The people of Louisville were amazing. I didn’t meet one volunteer (and I met many) that wasn’t genuinely interested in hearing my story and how I was enjoying their hometown. They personified the perfect combination between Midwestern charm and southern hospitality. Without looking too hard, I found there was also some Wisconsin on site.

PGA Club Professional Ryan Helminen, from Ridgeway Country Club in Neenah, Wis., was one of 20 club professionals from around the nation to qualify for the major championship. I knew Helminen from my younger days caddying at Horseshoe Bay, where I once caddied for him and three others in a spring event.

It was hard to recall much from a simple round from four summers ago, but in Louisville — 500 miles from his home and more than 700 from mine — the connection was too much to ignore. So I left my desk in the media center and tracked Helminen’s last eight holes during Friday’s second round.

After watching his tee shot on hole No. 2, I beat him to the fairway, flanking the spectator ropes but using my exclusive credentials to stay nearest the action. Helminen hit his long approach into a deep greenside bunker. He had every reason to be upset.

I’m pretty sure he was, which is why I became worried when he started walking towards me, well off the well-groomed fairway path to his ball. Only he wasn’t concerned with me. He walked right past me to shake the hand of a man in his military uniform. That was something Helminen did to every military person he saw on site. His caddie did the same.

“Thank you for your service” he would say, momentarily forgetting his purpose on the golf course to think about more important things. It was a wonderful gesture to witness, but all things considered, he was in the middle of something important, too.

Helminen was the low club pro at the event, and at just 2-over par and playing in a late tee time, he was the only one with reasonable hope of making the cut. He needed a birdie somewhere during that eight-hole stretch, though.

The two-round cut would eventually include all golfers finishing 1-over or better. Did he know that? Not a chance. His caddie wasn’t telling him. His family wasn’t telling him either, though they all knew it.

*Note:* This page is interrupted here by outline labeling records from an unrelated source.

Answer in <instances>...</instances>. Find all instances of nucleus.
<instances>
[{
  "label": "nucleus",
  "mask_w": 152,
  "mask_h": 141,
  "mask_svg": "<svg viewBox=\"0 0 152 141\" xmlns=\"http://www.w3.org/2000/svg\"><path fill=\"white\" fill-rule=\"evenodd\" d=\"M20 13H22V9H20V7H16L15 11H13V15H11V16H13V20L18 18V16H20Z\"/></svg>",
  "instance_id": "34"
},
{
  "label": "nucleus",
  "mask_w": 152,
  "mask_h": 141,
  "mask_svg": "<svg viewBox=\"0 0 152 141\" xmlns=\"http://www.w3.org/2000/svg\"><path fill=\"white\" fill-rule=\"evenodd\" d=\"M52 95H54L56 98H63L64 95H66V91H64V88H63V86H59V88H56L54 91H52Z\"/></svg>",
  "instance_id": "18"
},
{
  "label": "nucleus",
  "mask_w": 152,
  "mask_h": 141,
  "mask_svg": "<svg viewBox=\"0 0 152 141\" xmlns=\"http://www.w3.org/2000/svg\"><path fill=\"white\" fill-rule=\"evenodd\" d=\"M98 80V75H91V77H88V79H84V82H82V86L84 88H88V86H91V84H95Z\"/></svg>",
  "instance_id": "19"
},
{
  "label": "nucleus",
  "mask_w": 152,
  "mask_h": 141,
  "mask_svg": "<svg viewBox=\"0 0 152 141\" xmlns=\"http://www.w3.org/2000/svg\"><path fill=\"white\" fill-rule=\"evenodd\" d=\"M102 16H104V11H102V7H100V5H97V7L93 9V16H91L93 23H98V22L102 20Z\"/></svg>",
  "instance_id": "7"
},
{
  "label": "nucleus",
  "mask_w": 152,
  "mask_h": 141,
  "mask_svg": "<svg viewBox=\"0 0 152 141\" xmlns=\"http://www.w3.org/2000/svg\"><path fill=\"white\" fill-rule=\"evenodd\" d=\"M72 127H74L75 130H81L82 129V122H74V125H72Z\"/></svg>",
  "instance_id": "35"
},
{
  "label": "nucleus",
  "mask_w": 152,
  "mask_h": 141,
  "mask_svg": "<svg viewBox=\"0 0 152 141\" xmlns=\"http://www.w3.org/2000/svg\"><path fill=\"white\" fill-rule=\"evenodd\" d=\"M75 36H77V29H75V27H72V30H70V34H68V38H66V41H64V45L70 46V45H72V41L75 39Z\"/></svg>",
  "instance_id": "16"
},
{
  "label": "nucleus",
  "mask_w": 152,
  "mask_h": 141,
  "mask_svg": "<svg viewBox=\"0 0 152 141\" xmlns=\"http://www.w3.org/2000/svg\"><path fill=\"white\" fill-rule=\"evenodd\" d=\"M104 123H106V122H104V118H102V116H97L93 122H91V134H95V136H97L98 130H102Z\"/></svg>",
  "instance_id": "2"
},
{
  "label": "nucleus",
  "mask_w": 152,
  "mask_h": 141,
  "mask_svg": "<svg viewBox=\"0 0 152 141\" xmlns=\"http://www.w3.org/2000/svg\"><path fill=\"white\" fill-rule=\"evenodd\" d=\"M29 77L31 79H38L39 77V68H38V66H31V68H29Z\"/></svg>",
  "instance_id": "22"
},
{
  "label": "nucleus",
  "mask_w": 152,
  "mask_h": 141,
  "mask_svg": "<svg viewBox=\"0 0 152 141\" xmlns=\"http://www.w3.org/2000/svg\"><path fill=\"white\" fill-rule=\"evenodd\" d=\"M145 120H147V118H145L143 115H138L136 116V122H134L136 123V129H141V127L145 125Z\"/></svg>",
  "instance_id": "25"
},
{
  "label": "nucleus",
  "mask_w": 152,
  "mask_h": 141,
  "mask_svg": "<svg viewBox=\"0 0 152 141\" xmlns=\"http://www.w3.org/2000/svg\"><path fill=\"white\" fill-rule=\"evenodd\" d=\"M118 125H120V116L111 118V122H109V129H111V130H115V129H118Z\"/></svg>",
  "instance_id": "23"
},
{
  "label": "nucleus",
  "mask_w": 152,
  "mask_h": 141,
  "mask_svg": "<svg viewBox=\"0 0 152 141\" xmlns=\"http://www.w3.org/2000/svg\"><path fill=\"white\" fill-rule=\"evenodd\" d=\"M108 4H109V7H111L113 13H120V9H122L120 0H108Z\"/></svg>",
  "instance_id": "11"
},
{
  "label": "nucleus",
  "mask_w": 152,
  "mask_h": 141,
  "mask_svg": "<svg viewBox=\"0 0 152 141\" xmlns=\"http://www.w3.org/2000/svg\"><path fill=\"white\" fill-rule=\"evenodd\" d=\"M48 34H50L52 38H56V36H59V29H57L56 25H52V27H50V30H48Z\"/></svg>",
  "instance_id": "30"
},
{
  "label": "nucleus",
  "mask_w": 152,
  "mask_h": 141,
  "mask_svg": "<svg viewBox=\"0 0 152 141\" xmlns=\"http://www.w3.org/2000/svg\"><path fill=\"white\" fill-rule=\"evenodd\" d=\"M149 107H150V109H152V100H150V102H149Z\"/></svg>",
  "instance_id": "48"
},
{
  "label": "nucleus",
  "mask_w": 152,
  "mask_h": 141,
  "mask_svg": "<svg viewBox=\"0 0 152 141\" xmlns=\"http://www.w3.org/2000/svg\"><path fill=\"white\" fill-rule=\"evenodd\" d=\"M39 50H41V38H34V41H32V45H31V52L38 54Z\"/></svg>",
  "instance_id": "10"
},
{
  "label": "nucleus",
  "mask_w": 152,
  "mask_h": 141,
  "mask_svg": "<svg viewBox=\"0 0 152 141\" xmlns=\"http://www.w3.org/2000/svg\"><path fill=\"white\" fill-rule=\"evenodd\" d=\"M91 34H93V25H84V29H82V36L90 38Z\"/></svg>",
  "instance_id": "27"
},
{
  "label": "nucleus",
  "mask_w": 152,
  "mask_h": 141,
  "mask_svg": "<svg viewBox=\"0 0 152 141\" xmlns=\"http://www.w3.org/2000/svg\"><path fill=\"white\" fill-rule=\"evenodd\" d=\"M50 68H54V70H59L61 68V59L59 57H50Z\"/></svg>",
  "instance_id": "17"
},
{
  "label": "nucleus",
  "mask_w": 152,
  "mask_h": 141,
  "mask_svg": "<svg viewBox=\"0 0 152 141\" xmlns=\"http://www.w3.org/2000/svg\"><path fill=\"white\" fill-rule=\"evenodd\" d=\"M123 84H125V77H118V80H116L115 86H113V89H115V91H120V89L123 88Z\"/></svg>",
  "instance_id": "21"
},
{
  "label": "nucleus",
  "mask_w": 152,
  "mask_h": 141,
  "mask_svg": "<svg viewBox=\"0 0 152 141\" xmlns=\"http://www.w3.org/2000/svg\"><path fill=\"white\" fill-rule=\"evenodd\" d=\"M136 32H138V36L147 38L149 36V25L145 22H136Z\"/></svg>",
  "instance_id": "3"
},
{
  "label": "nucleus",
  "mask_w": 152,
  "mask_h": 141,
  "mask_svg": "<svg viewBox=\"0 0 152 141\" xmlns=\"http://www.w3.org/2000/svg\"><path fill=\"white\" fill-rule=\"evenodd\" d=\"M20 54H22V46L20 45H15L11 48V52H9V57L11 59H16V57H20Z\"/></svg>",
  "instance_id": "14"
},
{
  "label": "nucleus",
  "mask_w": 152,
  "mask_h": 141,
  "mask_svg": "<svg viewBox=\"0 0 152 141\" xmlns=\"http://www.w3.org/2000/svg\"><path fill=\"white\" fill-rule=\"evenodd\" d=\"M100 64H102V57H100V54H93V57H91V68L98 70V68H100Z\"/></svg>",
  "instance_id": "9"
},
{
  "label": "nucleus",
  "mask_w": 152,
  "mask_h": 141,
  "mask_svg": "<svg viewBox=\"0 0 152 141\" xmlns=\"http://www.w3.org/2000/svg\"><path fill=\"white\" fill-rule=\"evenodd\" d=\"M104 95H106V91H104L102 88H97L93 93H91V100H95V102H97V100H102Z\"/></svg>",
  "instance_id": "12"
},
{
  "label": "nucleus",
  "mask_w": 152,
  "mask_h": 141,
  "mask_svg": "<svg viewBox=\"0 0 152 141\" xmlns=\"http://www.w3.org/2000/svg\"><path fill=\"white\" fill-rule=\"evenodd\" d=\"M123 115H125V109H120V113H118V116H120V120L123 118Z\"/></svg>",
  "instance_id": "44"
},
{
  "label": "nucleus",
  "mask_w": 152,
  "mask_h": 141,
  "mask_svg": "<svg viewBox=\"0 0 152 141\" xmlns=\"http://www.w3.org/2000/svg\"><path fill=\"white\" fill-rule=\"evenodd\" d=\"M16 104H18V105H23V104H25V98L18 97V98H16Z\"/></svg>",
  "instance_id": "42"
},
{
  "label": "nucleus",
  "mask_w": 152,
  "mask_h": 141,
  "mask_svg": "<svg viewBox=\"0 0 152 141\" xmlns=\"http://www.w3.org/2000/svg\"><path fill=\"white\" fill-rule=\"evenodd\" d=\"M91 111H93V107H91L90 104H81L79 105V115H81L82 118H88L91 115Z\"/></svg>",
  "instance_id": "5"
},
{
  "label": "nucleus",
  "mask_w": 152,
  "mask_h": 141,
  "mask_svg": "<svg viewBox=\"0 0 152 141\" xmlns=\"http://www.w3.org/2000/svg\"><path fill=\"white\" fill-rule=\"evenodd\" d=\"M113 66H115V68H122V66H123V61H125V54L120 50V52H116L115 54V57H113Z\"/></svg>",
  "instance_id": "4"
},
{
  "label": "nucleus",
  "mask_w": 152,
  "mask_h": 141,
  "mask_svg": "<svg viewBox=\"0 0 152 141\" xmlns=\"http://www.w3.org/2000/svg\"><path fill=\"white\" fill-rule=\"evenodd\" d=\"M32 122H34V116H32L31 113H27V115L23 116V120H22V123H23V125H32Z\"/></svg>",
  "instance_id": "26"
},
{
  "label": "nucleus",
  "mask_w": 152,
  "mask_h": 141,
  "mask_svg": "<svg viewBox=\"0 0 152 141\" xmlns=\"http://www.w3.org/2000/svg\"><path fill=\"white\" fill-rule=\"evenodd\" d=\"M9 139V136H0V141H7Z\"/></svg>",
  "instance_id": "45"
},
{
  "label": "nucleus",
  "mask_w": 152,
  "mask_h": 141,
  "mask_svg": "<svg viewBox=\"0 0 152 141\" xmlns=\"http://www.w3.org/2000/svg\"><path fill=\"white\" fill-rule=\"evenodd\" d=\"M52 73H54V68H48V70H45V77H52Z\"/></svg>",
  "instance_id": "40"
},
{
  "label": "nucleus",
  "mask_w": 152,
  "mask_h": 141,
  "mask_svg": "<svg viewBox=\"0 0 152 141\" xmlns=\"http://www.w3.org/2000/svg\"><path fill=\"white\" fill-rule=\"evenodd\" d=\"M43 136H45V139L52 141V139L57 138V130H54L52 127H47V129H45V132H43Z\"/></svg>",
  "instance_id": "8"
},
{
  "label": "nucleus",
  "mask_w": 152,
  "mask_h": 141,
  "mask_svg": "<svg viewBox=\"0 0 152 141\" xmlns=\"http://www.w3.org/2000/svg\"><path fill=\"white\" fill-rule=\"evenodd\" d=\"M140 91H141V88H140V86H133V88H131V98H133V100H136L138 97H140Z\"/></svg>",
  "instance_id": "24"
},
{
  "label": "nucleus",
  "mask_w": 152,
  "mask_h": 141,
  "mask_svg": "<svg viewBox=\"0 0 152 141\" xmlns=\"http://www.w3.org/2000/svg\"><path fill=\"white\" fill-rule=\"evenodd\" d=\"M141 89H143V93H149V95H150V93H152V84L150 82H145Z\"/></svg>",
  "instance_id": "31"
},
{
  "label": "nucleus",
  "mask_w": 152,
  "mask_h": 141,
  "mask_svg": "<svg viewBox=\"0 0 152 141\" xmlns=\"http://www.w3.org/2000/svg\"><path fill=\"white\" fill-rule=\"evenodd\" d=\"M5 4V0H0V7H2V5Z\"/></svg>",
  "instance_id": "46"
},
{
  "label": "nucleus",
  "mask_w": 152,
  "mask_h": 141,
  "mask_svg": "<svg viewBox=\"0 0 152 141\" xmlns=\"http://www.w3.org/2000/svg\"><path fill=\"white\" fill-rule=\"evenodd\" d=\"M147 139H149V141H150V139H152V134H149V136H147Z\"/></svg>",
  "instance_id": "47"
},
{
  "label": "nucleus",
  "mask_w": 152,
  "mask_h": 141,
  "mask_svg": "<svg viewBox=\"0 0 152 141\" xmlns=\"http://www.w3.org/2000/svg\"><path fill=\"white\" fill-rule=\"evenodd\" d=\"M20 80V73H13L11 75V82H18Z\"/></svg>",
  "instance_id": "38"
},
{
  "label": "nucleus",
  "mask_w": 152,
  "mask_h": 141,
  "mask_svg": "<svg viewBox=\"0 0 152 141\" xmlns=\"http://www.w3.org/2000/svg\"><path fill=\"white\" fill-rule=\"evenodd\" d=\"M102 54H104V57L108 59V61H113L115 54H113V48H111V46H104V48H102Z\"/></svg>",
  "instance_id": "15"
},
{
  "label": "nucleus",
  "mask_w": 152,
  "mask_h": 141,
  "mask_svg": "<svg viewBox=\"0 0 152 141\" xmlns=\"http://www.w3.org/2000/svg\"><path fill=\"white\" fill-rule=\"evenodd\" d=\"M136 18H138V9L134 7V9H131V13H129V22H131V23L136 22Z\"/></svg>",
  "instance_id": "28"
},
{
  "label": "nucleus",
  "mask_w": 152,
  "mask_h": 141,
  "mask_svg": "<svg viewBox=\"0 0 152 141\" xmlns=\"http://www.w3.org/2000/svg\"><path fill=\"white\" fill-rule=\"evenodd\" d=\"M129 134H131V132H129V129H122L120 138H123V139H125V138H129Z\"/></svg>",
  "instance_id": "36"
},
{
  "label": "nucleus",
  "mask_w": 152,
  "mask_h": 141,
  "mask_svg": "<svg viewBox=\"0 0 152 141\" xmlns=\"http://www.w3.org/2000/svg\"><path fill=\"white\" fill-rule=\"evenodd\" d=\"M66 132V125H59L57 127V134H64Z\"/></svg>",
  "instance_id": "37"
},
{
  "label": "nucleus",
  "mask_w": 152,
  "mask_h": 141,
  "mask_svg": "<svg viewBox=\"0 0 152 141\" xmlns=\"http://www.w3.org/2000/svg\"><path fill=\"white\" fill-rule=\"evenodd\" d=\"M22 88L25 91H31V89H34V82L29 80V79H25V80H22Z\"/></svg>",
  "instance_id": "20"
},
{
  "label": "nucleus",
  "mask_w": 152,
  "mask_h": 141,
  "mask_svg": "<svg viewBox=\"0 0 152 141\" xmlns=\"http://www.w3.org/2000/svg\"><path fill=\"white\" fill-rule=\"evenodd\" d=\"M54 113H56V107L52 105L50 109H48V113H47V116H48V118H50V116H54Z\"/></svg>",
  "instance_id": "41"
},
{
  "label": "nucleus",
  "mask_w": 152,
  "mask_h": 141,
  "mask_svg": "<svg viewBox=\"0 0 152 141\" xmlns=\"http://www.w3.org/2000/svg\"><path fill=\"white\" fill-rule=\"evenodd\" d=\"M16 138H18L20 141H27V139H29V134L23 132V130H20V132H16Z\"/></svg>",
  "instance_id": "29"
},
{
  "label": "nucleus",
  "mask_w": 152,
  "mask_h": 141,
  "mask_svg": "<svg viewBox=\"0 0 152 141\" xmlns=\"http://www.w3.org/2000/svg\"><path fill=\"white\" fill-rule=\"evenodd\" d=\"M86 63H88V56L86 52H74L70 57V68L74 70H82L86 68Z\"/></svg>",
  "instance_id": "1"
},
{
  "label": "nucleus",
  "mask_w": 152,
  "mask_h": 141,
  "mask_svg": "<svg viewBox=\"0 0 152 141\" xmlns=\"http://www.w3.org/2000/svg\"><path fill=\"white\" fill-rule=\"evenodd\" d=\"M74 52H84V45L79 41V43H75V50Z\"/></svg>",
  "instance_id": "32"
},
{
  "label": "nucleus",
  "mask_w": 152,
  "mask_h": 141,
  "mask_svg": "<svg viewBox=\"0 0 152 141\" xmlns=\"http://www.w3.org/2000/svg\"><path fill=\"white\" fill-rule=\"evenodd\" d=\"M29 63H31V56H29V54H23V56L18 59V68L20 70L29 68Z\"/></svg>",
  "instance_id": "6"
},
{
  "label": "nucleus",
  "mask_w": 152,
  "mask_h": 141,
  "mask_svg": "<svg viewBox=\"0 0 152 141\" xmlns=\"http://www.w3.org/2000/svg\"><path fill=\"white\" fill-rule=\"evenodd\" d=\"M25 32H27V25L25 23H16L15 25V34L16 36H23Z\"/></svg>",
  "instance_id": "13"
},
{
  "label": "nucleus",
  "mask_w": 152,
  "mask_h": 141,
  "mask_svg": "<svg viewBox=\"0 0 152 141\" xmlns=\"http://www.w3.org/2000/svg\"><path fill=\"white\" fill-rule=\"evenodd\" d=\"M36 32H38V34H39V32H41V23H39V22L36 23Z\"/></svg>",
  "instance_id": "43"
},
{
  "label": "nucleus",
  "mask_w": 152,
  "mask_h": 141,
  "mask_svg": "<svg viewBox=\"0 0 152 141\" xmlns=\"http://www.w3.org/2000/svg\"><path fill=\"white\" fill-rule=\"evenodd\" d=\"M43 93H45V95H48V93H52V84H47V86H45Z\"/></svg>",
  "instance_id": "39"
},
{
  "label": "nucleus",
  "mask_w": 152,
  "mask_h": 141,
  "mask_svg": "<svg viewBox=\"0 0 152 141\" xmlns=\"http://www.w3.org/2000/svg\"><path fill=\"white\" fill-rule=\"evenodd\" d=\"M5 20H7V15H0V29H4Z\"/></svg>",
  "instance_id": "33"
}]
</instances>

There were 20-25 of them there Thursday and Friday, walking all 18 holes from tee to green, each brimming with pride for Helminen. “I’m his aunt!” “Ryan and I grew up together.” “His caddie is my husband!”

His father watched silently, but the rest of the crew did not. Each shot earned a group of shouts. His playing partners, Eduardo Molinari and Kevin Streelman — who won on Tour already this summer — only earned a few courtesy claps when they made par.

Needing that birdie, Helminen struggled to find one. His bogey on the sixth hole didn’t help his cause either, moving him even further from the cut. It bothered him, but only for a minute. His approach shot on the seventh hole flew right over the pin and stuck the green. Unfortunately, from eight feet, the birdie still wouldn’t come. Again, he had every right to be angry, but he wasn’t.

On the way to the eighth green, 15 minutes from finishing, Helminen finally walked up alongside me and asked how I was doing, as if that really mattered. I balked an answer with a question about how he was doing. “I’m having fun, man,” he said. It sure looked like it.

Minutes later he was on the ninth tee, where five military members prompted five more handshakes and “thank you’s.” It was exactly what you wanted to see on a golf course at a major championship: faultless class, and from a player that almost didn’t qualify for the event.

Needing the magic of a 170-yard eagle to make the cut, Helminen tossed his approach in to about 12 feet, and though he struggled to make a putt of that length all day, canned his last stroke for a birdie. At 2-over, he had missed the cut and was disappointed. There was backup prize for him, though.

More importantly, Helminen finished as the low club pro of the tournament and shot par on a Friday where so many tour pros couldn’t. He fist pumped to his family crowd, tossed his ball into the group like he was Phil Mickelson and finished his unique week in Louisville.

It was surely a week he’ll never forget, and though I was just as a measly bystander, it was one I won’t forget either.